TEXTE SUPPORT:
┏━━
Les enseignantes pensent que les élèves n’ont pas de réelle conscience des bénéfices du tutorat, comme le réinvestissement des savoirs et la réassurance. Les entretiens avec les élèves montrent le contraire. Ceux-ci affirment que le tutorat les aide à surmonter les difficultés, à mieux comprendre et travailler, mais aussi à améliorer leur rapport aux savoirs. Il semble que les élèves aient pris conscience de ces bénéfices, en partie lors de la formation, mais surtout au fur et à mesure de la mise en place du tutorat dans la classe.
Le ressenti des élèves comme des enseignantes vis-à-vis de l’introduction du tutorat dans les classe est positif pour tous. On observe une légère différence entre les classes de CP1/CE2 et la classe de CP2, soit que les élèves qui ont réellement été formés au tutorat (classe de CP1 et CE2), semblent mieux en percevoir les bénéfices et avoir plus de facilités à le mettre en place.
Dans les trois classes, pour avoir le droit d’aider, un tuteur doit d’abord avoir terminé son travail (B2 – H10 – K2 – P6) Il devient alors disponible pour apporter son aide. (A2 – K2 – Q2) Dans une classe, si les élèves ont quatre exercices à effectuer, les tuteurs n’en font que trois et peuvent aller aider. (A’2) C’est parfois l’enseignant qui indique quel tuteur peut aider tel élève en demande. (D2 – E2 – P10) Les élèves qui ont besoin d’aide lèvent la main pour se signaler. (A2 – H8 – S12) Les tuteurs se déplacent, expliquent, ne font pas le travail à la place de leur camarade. (A2 – H8)
Eu début d’année, les élèves ont suivi une formation sous forme d’explications par l’enseignant, puis ont passé une épreuve d’évaluation par l’intermédiaire d’un questionnaire à choix multiples. Ceux qui l’ont réussie ont obtenu le statut de tuteur. (D6 – H2 – I2 – J2 – R8) Un élève est tuteur sur les domaines qu’il maîtrise, sur ce qu’il a compris. Sinon, il n’intervient pas. (B6 – D6 – D30 – H2 – M16 – O8)
┗━━
LISTE DES CONSIGNES:
1. Répondez brièvement aux questions suivantes sur le texte consacré au tutorat :
(a) Selon les enseignantes, quelle conscience les élèves ont-ils des bénéfices du tutorat ?
(b) Que doit d'abord avoir fait un tuteur pour avoir le droit d'aider ?
(c) Comment les élèves qui réussissent l'épreuve d'évaluation sont-ils désignés ?
2. Reproduisez à l'identique le passage du texte sur le tutorat qui commence par « Eu début d’année, les » et se poursuit jusqu'à « H2 – M16 – O8) ».
3. Poursuivez le texte sur le tutorat en classe à la suite de sa dernière phrase.

DONNÉES COLLECTÉES:
┏━━
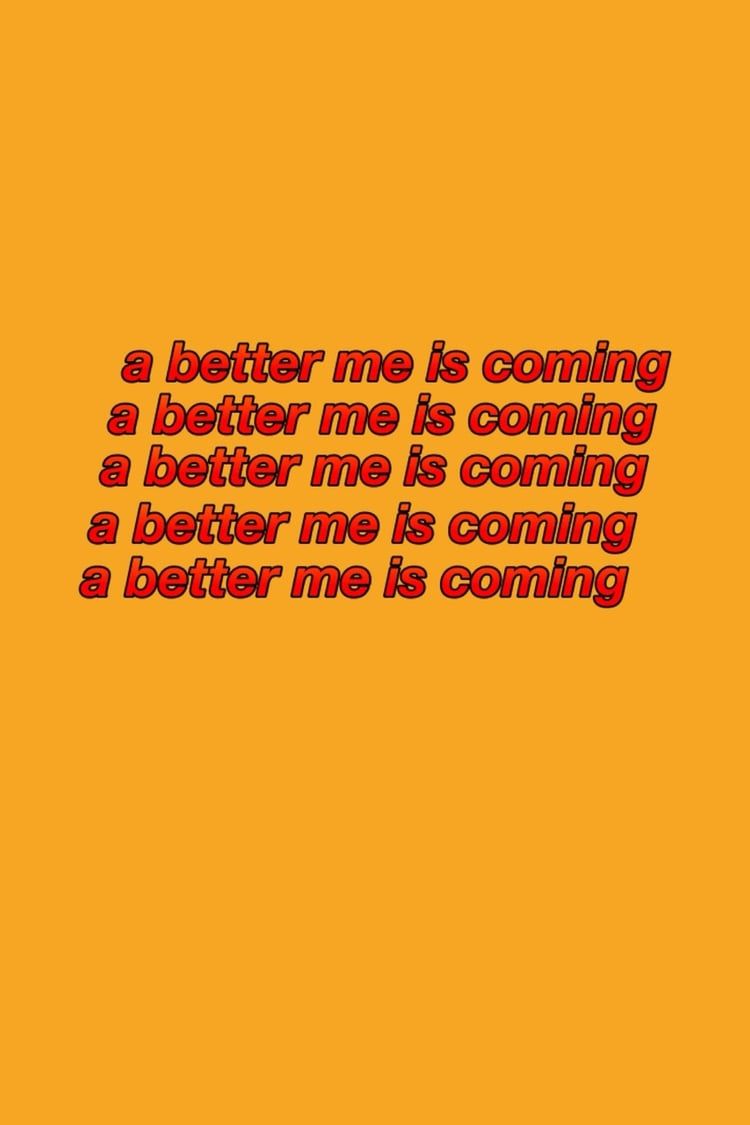750x1125 A better me is coming on We Heart It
┗━━
CORRIGÉ:
1.
(a) Selon elles, les élèves n'ont pas de réelle conscience de ces bénéfices.
(b) Il doit d'abord avoir terminé son travail.
(c) Ils obtiennent le statut de tuteur.

2.
Eu début d’année, les élèves ont suivi une formation sous forme d’explications par l’enseignant, puis ont passé une épreuve d’évaluation par l’intermédiaire d’un questionnaire à choix multiples. Ceux qui l’ont réussie ont obtenu le statut de tuteur. (D6 – H2 – I2 – J2 – R8) Un élève est tuteur sur les domaines qu’il maîtrise, sur ce qu’il a compris. Sinon, il n’intervient pas. (B6 – D6 – D30 – H2 – M16 – O8)

3.
Les tuteurs qui ont des difficultés dans la discipline n’aident pas trop les camarades. (H2 – H4 – U10) Il n’y a pas des tuteurs dans tous les cours. Plusieurs élèves le regrettent. (H18 – I14 – J6 – K26) La plupart du temps, le tuteur intervient pour expliquer une consigne ou un énoncé. (K2 – L10 – R18) Il apparaît que ce ne sont pas forcément les filles qui aident les filles. De même pour les garçons. (H24)
Même s’ils ne sont pas très compétents dans une matière, les élèves peuvent aider des camarades. (B6 – K12) Un élève tuteur a le droit de demander de l’aide à un autre tuteur. Il n’est pas contraint à l’omniscience. (B6) Certains élèves n’ont pas fini leur travail, c’est pourquoi ils ne demandent pas de l’aide ou ils n’en apportent pas. (C’14)
Les élèves apprécient apporter leur aide à des camarades en difficulté. (A4 – I4 – K12 – L6) Principalement parce que ceux qui sont aidés réussissent mieux les évaluations : ils ont mieux compris, ce qui induit de la satisfaction chez l’élève tuteur. (A4 – M8) Cela semble normal d’aider quelqu’un, tout comme d’être aidé en cas de difficulté. (B6 – I4 – P14) La motivation à devenir tuteur naît souvent suite à l’aide apportée par un camarade. (C5 – O12 – V14)
Pour aider, la première stratégie d’aide est l’accompagnement à la relecture de la consigne. (D26 – J10 – K8 – O22) Lorsque l’incompréhension persiste, le tuteur explique avec des exemples ou des schémas. (D26 – I8 – L8) Certains correspondent à des situations réelles (par référence à des objets courants) (I8 – T20) Quelques tuteurs débutent leur aide par un travail sur le sens de l’activité attendue. (I8 – M20 – S14)
Le tuteur montre des exemples et guide. Celui qui se fait aider essaye de refaire tout seul. (E2 – H8) Il ne donne pas les réponses. (B2 – K12 – V6) Les élèves interrogés précisent que ça ne sert à rien de donner les réponses parce que quand arrive le contrôle, si l’aide n’a pas été efficace, le camarade aidé n’obtient pas une note convenable. (C17 – L8 – U14) Parfois, le tuteur donne quelques réponses sous forme de premiers exemples. Cela se produit lorsqu’il n’est pas possible de faire autrement. Le but est ensuite de permettre au camarade aidé de travailler seul. (D28 – H6 – L8)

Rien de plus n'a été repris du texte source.